Text passage:
☆ ☆ ☆ ☆
Judge: Colin Leis, Case: 22AHCV00317, Date: 2023-01-25 Tentative Ruling

 



 





Case Number: 22AHCV00317    Hearing Date: January 25, 2023    Dept: 74

 

Superior Court of California

County of Los Angeles – CENTRAL District

Department 74

 

 

COMMUNITY ATTIRE, INC. ,

 

Plaintiff,

 

 

vs.

 

 

URBAN FITZ, INC. , et al.,

 

Defendants.

Case No.:

22AHCV00317

 

 

Hearing Date:

January 25, 2023

 

 

Time:

8:30 a.m.

 

 

 

[Tentative] Order RE:

 

 

motion TO DISQUALIFY COUNSEL

 

 

MOVING PARTY:                Defendants Urban Fitz, Inc. and David Yadidsion

 

RESPONDING PARTY:       Plaintiff Community Attire, Inc.

Motion to Disqualify Counsel

The court considered the moving papers, opposition, and reply papers filed in connection with this motion.

 

BACKGROUND

On December 1, 2020, Plaintiff Community Attire, Inc. (“Plaintiff”) filed a complaint against Defendants Urban Fitz, Inc. and David Yadidsion (“Defendants”), asserting causes of action for (1) breach of contract; (2) breach of express warranty; (3) breach of implied warranty of non-infringement; (4) intentional misrepresentation; and (5) indemnity. Plaintiff alleges it paid Defendants for 50,000 3M brand N95 masks in October of 2020, but Defendants delivered masks that were counterfeit. Plaintiff also alleges Defendant Urban Fitz, Inc. is an alter ego of Defendant Yadidsion.

On December 28, 2022, Defendants filed this motion to disqualify Novian & Novian LLP (“Plaintiff’s Counsel” or “Counsel”) from serving as counsel for Plaintiff. Defendants also request $18,207.50 in sanctions for attorney’s fees and costs incurred from bringing this motion. On January 11, 2023, Plaintiff filed an opposition, which included a request for $5,040.00 in sanctions for attorney’s fees and costs incurred from opposing this motion. On January 18, 2023, Defendants filed a reply.

LEGAL STANDARD

“Every court shall have the power to do all of the following:

(1) To preserve and enforce order in its immediate presence.

(2) To enforce order in the proceedings before it, or before a person or persons empowered to conduct a judicial investigation under its authority.

(3) To provide for the orderly conduct of proceedings before it, or its officers.

(4) To compel obedience to its judgments, orders, and process, and to the orders of a judge out of court, in an action or proceeding pending therein.

(5) To control in furtherance of justice, the conduct of its ministerial officers, and of all other persons in any manner connected with a judicial proceeding before it, in every matter pertaining thereto…” (Code Civ. Proc. § 128(a)(1).)
☆ ☆ ☆ ☆
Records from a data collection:
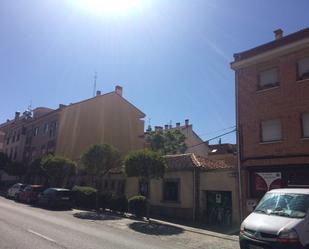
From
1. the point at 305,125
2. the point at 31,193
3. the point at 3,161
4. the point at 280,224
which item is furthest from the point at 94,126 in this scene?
the point at 280,224

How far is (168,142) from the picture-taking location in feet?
158

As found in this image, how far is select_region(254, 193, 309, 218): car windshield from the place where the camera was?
9531mm

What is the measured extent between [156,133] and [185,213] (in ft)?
83.0

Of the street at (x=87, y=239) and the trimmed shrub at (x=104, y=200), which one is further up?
the trimmed shrub at (x=104, y=200)

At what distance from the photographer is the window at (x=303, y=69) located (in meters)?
19.5

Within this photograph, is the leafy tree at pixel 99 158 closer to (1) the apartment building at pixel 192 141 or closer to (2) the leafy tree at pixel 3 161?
(1) the apartment building at pixel 192 141

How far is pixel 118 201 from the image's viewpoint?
25.8 meters

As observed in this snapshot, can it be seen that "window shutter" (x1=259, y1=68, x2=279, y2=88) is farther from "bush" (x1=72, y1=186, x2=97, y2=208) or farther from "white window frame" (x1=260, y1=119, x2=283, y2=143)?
"bush" (x1=72, y1=186, x2=97, y2=208)

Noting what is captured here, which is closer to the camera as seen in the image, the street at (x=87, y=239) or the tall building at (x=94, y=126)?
the street at (x=87, y=239)

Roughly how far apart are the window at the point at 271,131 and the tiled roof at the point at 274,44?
3.99 metres

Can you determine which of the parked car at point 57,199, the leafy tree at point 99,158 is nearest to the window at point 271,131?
the leafy tree at point 99,158

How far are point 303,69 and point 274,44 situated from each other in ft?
7.22

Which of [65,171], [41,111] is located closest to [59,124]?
[65,171]

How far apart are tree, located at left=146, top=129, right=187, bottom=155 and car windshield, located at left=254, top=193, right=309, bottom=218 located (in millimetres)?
36874
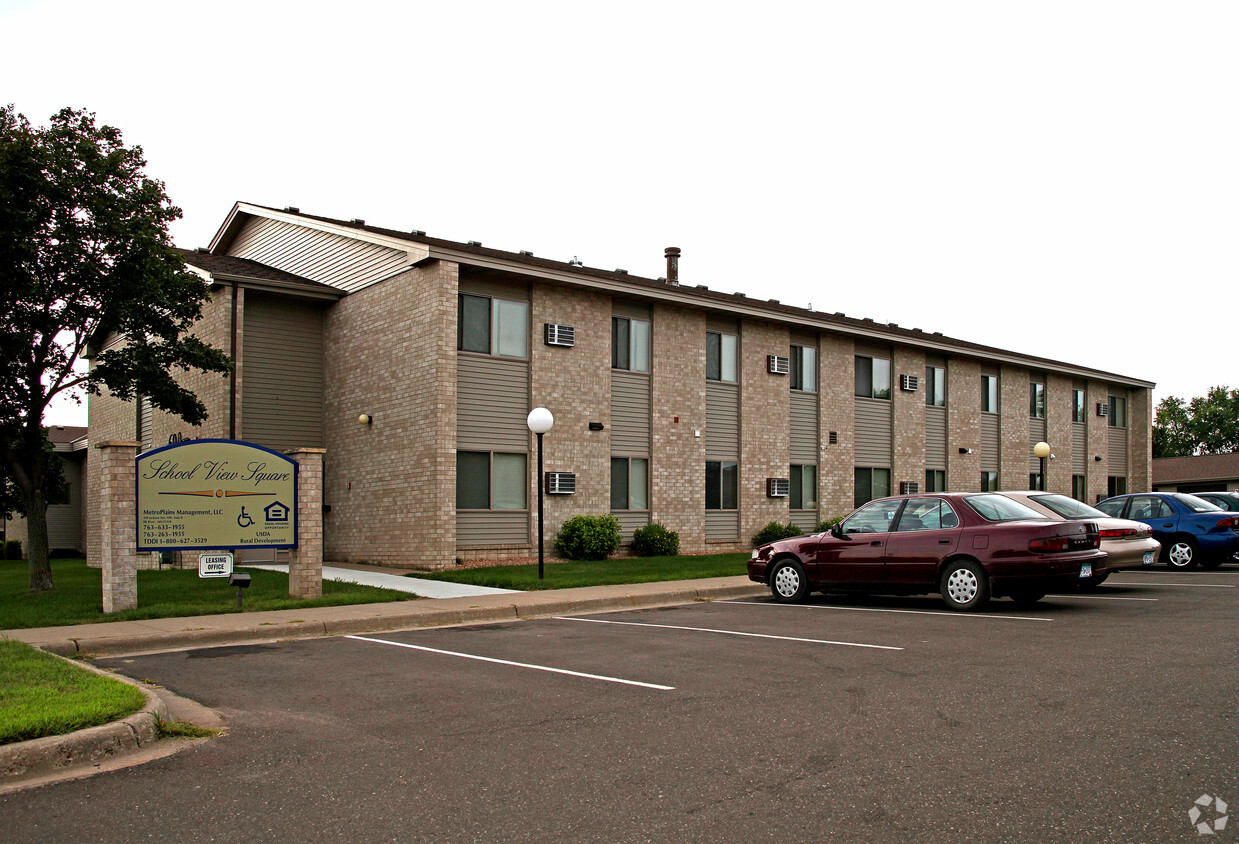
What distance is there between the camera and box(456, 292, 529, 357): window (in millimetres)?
21297

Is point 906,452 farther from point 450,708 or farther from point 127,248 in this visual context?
point 450,708

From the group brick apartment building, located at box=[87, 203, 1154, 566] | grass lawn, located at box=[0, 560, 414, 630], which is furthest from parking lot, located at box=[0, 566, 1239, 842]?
brick apartment building, located at box=[87, 203, 1154, 566]

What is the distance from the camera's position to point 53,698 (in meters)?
6.83

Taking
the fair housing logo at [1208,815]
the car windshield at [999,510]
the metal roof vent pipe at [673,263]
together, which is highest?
the metal roof vent pipe at [673,263]

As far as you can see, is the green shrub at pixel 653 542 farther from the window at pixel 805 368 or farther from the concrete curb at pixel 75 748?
the concrete curb at pixel 75 748

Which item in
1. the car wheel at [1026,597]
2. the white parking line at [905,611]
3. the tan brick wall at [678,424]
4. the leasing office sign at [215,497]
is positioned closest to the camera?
the white parking line at [905,611]

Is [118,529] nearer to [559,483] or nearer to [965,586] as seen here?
[559,483]

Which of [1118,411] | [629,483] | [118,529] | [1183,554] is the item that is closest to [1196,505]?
[1183,554]

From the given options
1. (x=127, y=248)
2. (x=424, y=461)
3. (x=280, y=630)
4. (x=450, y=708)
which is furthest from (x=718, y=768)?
(x=424, y=461)

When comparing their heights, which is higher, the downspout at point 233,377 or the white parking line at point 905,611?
the downspout at point 233,377

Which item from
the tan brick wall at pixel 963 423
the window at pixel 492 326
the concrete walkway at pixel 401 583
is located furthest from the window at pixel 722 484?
the tan brick wall at pixel 963 423

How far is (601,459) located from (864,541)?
10.0 meters

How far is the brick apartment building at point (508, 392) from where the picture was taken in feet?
69.1

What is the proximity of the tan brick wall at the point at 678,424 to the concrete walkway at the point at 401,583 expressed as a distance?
23.8ft
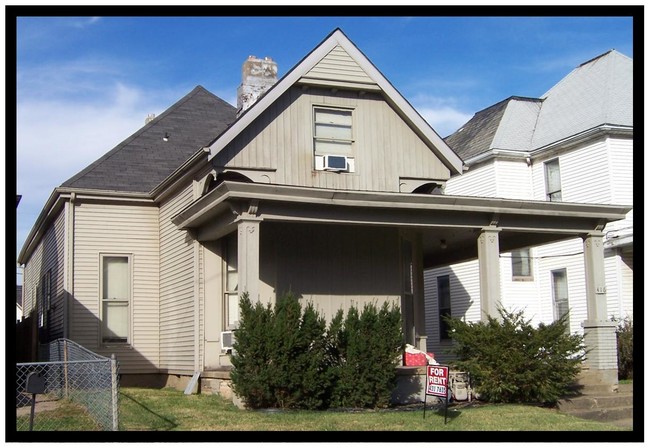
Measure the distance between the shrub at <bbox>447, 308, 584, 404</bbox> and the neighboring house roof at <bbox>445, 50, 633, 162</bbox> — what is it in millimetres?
11125

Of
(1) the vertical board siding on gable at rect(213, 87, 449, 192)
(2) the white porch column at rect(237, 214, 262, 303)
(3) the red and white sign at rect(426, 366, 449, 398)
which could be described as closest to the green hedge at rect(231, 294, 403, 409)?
(2) the white porch column at rect(237, 214, 262, 303)

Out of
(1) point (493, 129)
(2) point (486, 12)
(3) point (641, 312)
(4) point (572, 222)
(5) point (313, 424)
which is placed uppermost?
(1) point (493, 129)

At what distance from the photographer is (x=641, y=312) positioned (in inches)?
424

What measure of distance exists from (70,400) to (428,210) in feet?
23.0

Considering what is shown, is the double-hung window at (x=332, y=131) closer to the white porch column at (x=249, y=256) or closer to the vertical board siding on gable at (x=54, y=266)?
the white porch column at (x=249, y=256)

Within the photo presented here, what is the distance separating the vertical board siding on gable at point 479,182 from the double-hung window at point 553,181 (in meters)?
1.62

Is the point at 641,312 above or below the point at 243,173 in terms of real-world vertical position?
below

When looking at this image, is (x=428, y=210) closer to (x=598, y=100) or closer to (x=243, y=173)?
(x=243, y=173)

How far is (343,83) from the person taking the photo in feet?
54.2

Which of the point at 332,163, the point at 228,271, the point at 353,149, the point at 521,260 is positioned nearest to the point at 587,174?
the point at 521,260

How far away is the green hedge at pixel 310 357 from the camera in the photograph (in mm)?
12680

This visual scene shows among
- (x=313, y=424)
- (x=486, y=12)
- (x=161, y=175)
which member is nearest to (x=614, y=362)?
(x=313, y=424)

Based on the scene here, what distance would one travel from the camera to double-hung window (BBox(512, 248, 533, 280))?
85.8 feet

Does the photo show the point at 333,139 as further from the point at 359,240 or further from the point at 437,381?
the point at 437,381
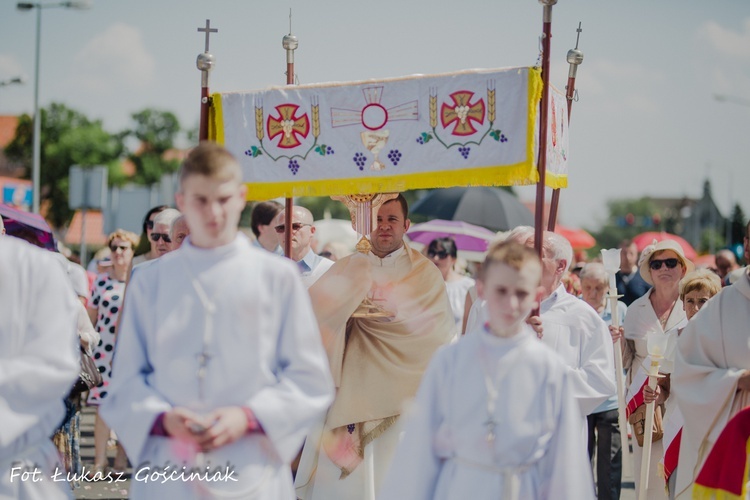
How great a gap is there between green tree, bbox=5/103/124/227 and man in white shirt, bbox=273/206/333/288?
6312cm

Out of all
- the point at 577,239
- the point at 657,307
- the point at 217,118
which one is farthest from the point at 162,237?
the point at 577,239

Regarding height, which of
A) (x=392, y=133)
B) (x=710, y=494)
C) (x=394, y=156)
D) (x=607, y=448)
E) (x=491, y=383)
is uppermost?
(x=392, y=133)

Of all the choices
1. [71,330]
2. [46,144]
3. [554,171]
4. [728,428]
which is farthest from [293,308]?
[46,144]

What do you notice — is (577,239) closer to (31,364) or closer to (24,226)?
(24,226)

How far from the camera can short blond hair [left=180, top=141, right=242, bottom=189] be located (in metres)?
3.44

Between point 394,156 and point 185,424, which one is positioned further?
point 394,156

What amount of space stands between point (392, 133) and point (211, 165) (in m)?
2.35

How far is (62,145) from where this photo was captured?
69812 mm

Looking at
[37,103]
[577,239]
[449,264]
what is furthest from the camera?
[37,103]

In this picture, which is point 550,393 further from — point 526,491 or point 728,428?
point 728,428

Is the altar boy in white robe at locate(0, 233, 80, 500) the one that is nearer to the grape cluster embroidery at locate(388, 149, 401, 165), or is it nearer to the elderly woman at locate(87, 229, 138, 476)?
the grape cluster embroidery at locate(388, 149, 401, 165)

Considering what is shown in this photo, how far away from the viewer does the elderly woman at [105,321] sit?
8688 millimetres

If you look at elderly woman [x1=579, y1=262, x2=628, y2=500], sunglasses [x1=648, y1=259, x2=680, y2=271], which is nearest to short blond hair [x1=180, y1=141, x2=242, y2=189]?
sunglasses [x1=648, y1=259, x2=680, y2=271]

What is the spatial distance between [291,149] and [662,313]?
2.91m
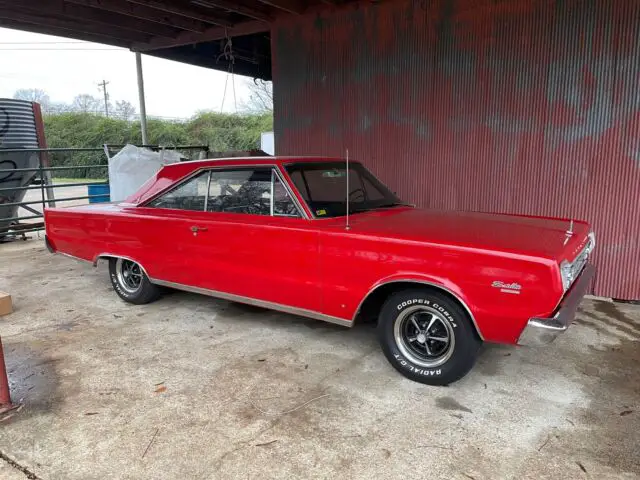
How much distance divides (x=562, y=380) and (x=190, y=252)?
3.25m

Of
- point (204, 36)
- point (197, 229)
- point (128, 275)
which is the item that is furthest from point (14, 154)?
point (197, 229)

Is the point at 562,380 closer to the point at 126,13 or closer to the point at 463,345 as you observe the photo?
the point at 463,345

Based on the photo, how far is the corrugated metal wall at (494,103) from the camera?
521cm

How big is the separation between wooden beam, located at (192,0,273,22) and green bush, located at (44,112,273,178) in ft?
68.5

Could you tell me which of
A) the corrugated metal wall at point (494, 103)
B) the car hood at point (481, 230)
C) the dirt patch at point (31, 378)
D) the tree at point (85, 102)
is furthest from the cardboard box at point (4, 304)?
the tree at point (85, 102)

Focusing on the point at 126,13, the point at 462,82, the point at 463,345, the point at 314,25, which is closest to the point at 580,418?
the point at 463,345

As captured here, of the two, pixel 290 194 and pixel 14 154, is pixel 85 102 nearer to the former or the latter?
pixel 14 154

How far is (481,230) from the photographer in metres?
3.45

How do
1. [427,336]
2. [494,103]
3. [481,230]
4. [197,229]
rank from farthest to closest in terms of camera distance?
[494,103] → [197,229] → [481,230] → [427,336]

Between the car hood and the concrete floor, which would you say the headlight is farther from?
the concrete floor

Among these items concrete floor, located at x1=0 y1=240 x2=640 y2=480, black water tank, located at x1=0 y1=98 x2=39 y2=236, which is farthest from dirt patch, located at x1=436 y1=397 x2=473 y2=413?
black water tank, located at x1=0 y1=98 x2=39 y2=236

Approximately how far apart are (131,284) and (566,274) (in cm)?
429

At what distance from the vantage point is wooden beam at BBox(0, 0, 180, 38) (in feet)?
23.7

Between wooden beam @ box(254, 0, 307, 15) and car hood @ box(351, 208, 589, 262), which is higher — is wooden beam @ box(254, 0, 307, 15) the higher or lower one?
the higher one
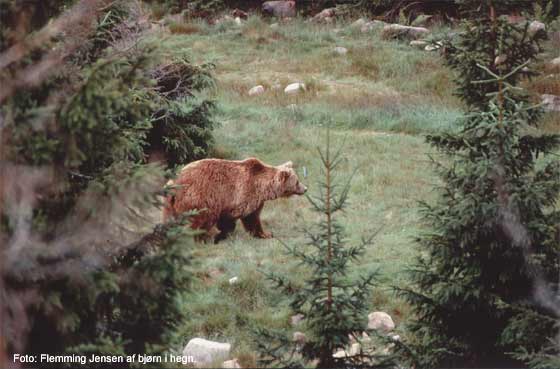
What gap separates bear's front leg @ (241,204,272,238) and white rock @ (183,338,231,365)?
3.82 m

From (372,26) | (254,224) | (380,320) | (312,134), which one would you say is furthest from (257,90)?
(380,320)

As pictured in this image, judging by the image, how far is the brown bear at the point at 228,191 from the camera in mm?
10523

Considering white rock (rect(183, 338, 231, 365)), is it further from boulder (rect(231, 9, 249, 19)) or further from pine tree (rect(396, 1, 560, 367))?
boulder (rect(231, 9, 249, 19))

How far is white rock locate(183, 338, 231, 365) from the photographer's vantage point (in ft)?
23.9

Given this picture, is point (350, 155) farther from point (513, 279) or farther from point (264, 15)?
point (264, 15)

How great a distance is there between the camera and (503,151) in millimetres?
6664

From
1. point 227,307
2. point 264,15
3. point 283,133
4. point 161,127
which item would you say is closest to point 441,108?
point 283,133

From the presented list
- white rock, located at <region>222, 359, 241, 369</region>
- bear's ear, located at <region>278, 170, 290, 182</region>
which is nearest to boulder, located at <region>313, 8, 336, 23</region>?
bear's ear, located at <region>278, 170, 290, 182</region>

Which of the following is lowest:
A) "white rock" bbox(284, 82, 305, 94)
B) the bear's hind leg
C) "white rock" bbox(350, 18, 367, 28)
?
"white rock" bbox(350, 18, 367, 28)

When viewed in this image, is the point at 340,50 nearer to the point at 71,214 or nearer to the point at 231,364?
the point at 231,364

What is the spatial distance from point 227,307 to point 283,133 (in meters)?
6.90

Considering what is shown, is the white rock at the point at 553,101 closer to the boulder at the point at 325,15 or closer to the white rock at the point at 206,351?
the boulder at the point at 325,15

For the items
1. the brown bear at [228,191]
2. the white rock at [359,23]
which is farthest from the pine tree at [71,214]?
the white rock at [359,23]

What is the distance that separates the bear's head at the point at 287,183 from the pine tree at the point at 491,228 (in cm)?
426
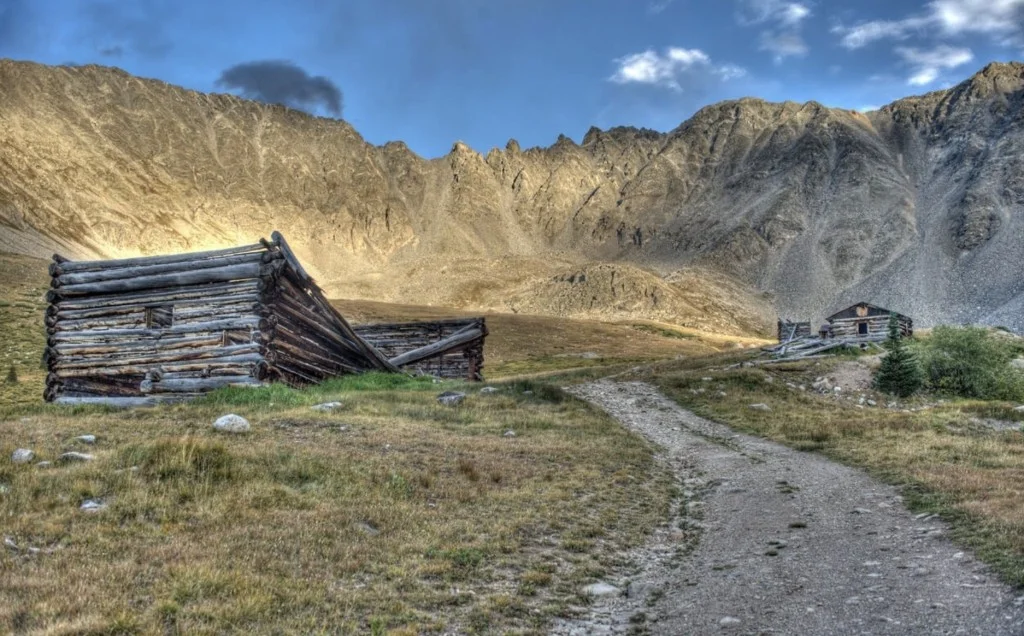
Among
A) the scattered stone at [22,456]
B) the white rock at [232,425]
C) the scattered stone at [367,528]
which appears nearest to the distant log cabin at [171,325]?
the white rock at [232,425]

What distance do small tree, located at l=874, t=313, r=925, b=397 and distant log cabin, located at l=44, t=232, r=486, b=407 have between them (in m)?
27.0

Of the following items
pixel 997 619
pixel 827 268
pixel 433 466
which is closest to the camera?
pixel 997 619

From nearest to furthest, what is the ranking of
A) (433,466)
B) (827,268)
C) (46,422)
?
(433,466)
(46,422)
(827,268)

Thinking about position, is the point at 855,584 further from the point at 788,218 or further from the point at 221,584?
the point at 788,218

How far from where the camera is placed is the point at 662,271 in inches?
7697

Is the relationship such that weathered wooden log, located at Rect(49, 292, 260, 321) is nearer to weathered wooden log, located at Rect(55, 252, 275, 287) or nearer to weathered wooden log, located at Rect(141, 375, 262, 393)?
weathered wooden log, located at Rect(55, 252, 275, 287)

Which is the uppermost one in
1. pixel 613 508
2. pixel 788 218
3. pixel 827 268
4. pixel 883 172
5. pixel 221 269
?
pixel 883 172

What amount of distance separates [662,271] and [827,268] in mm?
43758

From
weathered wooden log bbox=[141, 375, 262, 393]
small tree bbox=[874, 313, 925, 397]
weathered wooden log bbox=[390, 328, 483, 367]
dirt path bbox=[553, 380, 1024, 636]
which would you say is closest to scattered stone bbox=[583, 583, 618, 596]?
dirt path bbox=[553, 380, 1024, 636]

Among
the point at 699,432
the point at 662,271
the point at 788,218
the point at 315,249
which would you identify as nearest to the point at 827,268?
the point at 788,218

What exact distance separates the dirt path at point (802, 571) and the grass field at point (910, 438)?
47 cm

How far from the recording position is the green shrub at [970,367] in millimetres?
33969

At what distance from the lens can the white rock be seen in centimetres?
1377

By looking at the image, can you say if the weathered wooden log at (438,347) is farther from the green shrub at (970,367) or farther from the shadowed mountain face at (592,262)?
the shadowed mountain face at (592,262)
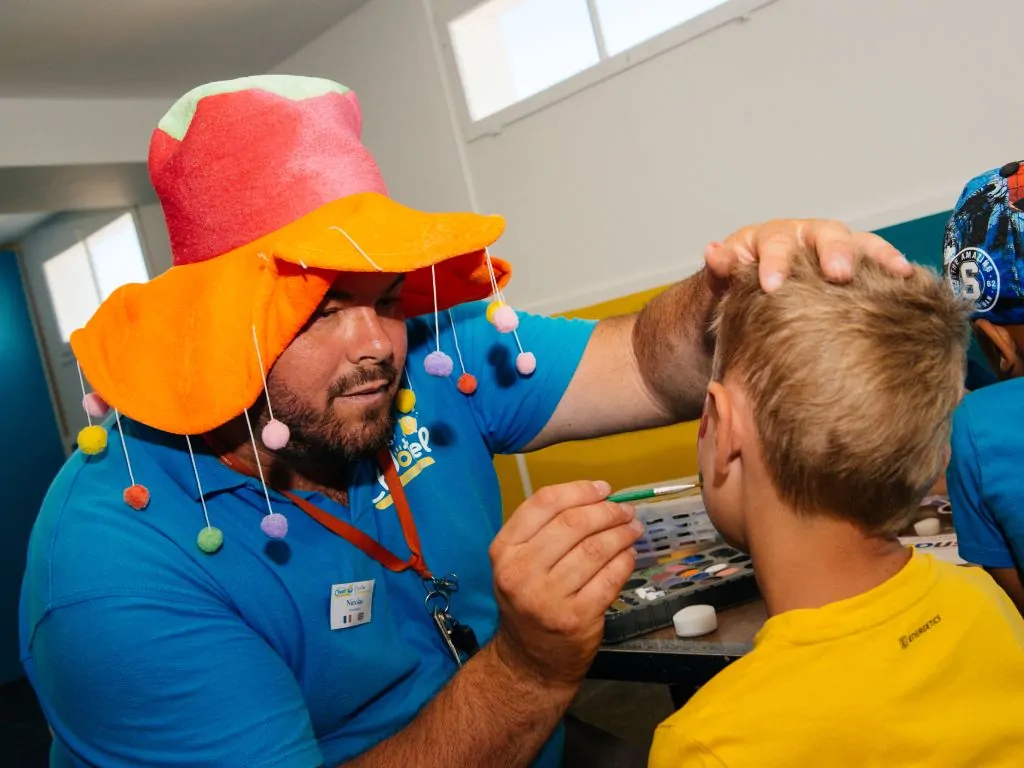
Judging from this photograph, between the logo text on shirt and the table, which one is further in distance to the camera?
the table

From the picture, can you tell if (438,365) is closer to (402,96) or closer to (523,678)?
(523,678)

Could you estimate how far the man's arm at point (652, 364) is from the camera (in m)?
1.26

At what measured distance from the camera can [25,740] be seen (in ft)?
14.1

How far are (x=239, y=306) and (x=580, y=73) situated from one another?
229 cm

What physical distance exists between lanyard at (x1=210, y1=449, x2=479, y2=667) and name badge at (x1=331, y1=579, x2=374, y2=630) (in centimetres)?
6

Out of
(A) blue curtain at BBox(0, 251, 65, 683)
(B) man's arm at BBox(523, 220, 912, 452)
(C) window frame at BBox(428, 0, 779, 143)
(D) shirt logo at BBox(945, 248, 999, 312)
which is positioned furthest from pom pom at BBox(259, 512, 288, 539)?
(A) blue curtain at BBox(0, 251, 65, 683)

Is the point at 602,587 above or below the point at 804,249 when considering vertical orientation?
below

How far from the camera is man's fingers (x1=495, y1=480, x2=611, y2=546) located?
3.32 ft

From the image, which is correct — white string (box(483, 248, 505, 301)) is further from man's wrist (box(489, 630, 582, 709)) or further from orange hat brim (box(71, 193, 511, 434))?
man's wrist (box(489, 630, 582, 709))

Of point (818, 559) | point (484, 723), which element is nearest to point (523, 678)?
point (484, 723)

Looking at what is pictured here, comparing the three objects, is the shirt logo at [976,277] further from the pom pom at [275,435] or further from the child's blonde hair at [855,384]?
the pom pom at [275,435]

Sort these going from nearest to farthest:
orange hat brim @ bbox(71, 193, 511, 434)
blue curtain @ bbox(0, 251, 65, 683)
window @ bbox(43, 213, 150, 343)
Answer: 1. orange hat brim @ bbox(71, 193, 511, 434)
2. window @ bbox(43, 213, 150, 343)
3. blue curtain @ bbox(0, 251, 65, 683)

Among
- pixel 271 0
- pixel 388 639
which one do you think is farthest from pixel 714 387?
pixel 271 0

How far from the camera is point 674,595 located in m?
1.27
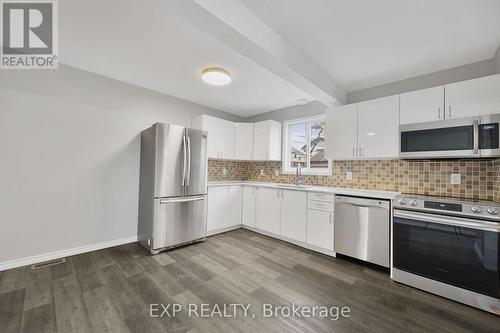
☆ ☆ ☆ ☆
Requests:
[1] Translate this sentence from the tentative ruling into Spanish: "The court considered the moving papers, opposition, and reply papers filed in connection with this motion."
[2] Repeat the part of the tentative ruling starting at "(1) To preserve and" and ending at "under its authority.".

Replies:
[1] El tribunal consideró los escritos de la parte promovente, la oposición y los escritos de réplica presentados en relación con esta moción.

[2]
(1) To preserve and enforce order in its immediate presence.

(2) To enforce order in the proceedings before it, or before a person or persons empowered to conduct a judicial investigation under its authority.